UDF
geneva.udf
udf(
func: Callable | None = None,
*,
data_type: DataType | None = None,
version: str | None = None,
cuda: bool = False,
field_metadata: dict[str, str] | None = None,
input_columns: list[str] | None = None,
num_cpus: int | float | None = None,
num_gpus: int | float | None = None,
batch_size: int | None = None,
checkpoint_size: int | None = None,
min_checkpoint_size: int | None = 1,
max_checkpoint_size: int | None = None,
task_size: int | None = None,
on_error: list[ExceptionMatcher]
| ErrorHandlingConfig
| None = None,
error_handling: Optional[ErrorHandlingConfig] = None,
**kwargs,
) -> UDF | partial
Decorator of a User Defined Function (UDF).
Parameters:
-
func(Callable | None, default:None) –The callable to be decorated. If None, returns a partial function.
-
data_type(DataType | None, default:None) –The data type of the output PyArrow Array from the UDF. If None, it will be inferred from the function signature.
-
version(str | None, default:None) –A version string to manage the changes of function. If not provided, it will use the hash of the serialized function.
-
cuda(bool, default:False) –If true, load CUDA optimized kernels. Equvalent to num_gpus=1
-
field_metadata(dict[str, str] | None, default:None) –A dictionary of metadata to be attached to the output
pyarrow.Field. -
input_columns(list[str] | None, default:None) –A list of input column names for the UDF. If not provided, it will be inferred from the function signature. Or scan all columns.
-
num_cpus(int | float | None, default:None) –The (fraction) number of CPUs to acquire to run the job.
-
num_gpus(int | float | None, default:None) –The (fraction) number of GPUs to acquire to run the job. Default 0.
-
batch_size(int | None, default:None) –Legacy parameter controlling map/read batch size.

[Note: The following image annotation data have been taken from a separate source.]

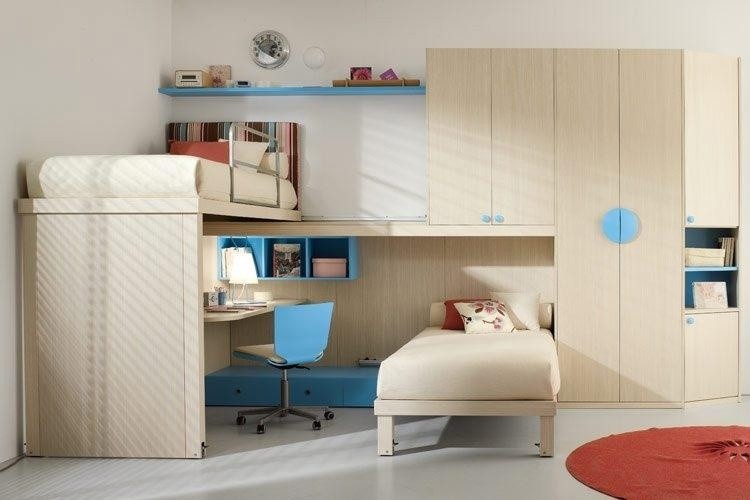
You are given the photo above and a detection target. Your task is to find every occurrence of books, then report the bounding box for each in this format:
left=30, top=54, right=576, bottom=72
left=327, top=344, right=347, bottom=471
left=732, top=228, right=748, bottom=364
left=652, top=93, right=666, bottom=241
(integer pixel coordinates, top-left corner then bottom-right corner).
left=233, top=300, right=268, bottom=308
left=718, top=235, right=734, bottom=267
left=273, top=243, right=300, bottom=277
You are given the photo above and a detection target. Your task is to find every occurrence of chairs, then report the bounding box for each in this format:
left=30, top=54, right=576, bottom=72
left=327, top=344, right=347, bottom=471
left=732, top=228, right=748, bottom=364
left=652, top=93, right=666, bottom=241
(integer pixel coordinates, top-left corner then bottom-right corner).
left=228, top=300, right=342, bottom=434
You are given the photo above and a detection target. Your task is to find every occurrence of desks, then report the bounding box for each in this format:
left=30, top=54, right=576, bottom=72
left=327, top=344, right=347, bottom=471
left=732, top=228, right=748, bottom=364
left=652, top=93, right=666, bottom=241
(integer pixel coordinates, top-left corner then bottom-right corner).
left=203, top=297, right=308, bottom=325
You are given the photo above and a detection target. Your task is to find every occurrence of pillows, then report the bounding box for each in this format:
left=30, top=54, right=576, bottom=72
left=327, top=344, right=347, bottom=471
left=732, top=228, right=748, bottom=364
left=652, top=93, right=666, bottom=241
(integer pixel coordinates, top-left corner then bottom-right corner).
left=452, top=297, right=519, bottom=335
left=438, top=296, right=488, bottom=331
left=489, top=290, right=544, bottom=332
left=217, top=138, right=272, bottom=174
left=166, top=138, right=235, bottom=164
left=255, top=149, right=290, bottom=181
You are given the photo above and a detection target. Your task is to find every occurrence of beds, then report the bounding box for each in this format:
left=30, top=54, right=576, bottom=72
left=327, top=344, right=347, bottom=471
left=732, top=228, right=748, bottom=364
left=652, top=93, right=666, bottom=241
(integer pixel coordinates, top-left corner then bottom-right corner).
left=24, top=121, right=301, bottom=205
left=369, top=293, right=562, bottom=463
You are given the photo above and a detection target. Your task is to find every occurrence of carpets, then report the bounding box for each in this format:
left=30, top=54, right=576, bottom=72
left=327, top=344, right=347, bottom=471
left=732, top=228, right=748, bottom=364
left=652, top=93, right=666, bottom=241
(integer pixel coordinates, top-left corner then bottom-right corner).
left=564, top=424, right=749, bottom=500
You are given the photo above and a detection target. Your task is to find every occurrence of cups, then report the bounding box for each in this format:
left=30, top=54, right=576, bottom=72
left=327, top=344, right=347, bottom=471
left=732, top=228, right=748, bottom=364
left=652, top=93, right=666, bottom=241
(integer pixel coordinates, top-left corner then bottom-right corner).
left=218, top=292, right=226, bottom=305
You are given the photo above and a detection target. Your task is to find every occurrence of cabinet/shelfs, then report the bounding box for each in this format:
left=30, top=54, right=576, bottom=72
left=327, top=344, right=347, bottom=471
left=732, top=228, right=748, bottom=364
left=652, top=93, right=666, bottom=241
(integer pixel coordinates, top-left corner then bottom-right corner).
left=550, top=48, right=685, bottom=412
left=214, top=234, right=360, bottom=283
left=681, top=48, right=743, bottom=230
left=685, top=307, right=742, bottom=409
left=427, top=45, right=556, bottom=229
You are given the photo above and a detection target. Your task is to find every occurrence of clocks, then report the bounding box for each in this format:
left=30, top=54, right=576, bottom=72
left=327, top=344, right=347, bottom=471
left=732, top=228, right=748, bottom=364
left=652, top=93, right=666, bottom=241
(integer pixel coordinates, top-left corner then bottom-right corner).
left=248, top=28, right=292, bottom=71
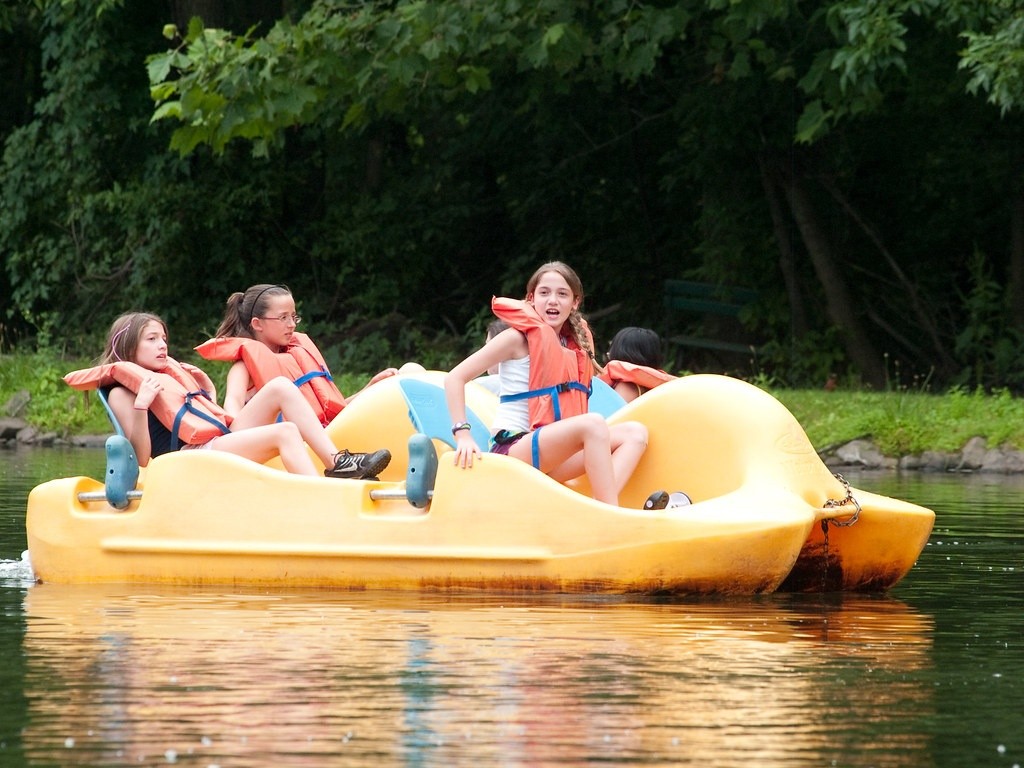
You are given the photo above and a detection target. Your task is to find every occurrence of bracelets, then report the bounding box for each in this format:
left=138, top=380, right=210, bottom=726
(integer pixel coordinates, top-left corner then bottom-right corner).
left=133, top=407, right=149, bottom=411
left=451, top=422, right=471, bottom=436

Prefer checkpoint_size.
-
checkpoint_size(int | None, default:None) –Alias for batch_size; preferred for overriding map-task batch size. When adaptive sizing is enabled, an explicit checkpoint_size seeds the initial checkpoint size; otherwise the initial size defaults to min_checkpoint_size.
-
min_checkpoint_size(int | None, default:1) –Minimum adaptive checkpoint size (lower bound). Defaults to 1.
-
max_checkpoint_size(int | None, default:None) –Maximum adaptive checkpoint size (upper bound). This also caps the largest read batch and thus the maximum memory footprint per batch.
-
task_size(int | None, default:None) –Preferred read-task size for jobs that don't specify an explicit
task_size. This is advisory and may be overridden by job-level parameters. -
on_error(list[ExceptionMatcher] | ErrorHandlingConfig | None, default:None) –Simplified error handling configuration. Can be: - A factory function: retry_transient(), retry_all(), skip_on_error() - A list of matchers: [Retry(...), Skip(...), Fail(...)]
Examples::
@udf(data_type=pa.int32(), on_error=retry_transient()) def my_udf(x: int) -> int: ... @udf(data_type=pa.int32(), on_error=retry_transient(max_attempts=5)) def my_udf(x: int) -> int: ... @udf( data_type=pa.int32(), on_error=[ Retry(ConnectionError, TimeoutError, max_attempts=3), Retry(ValueError, match="rate limit", max_attempts=5), Skip(ValueError), ] ) def my_udf(x: int) -> int: ... -
error_handling(Optional[ErrorHandlingConfig], default:None) –Advanced error handling configuration using tenacity. Use this for full control over retry behavior with custom callbacks. Cannot be used together with
on_error.
Notes
- Column/parameter mapping: For scalar and array UDFs, parameter names map
directly to input column names. If you want a column to be delivered as a
numpy.ndarraywithout extra copies, annotate the parameter asnumpy.ndarrayand ensure the column's Arrow type is a list (pa.list_/pa.large_list/pa.fixed_size_list). Other column types continue to be passed as Python scalars/objects. - Python lists: When a parameter is annotated as
list[...], the column must be an Arrow list/large_list/fixed_size_list. In that case each value is delivered to the UDF as a Python list instead of a numpy array. - Return type with numpy.ndarray: If your function returns a
numpy.ndarray, you must provide an explicitdata_type(for example,pa.list_(pa.float32())); the ndarray shape/dtype cannot be inferred automatically from the annotation alone.
geneva.transformer.UDF
Bases: Callable[[RecordBatch], Array]
User-defined function (UDF) to be applied to a Lance Table.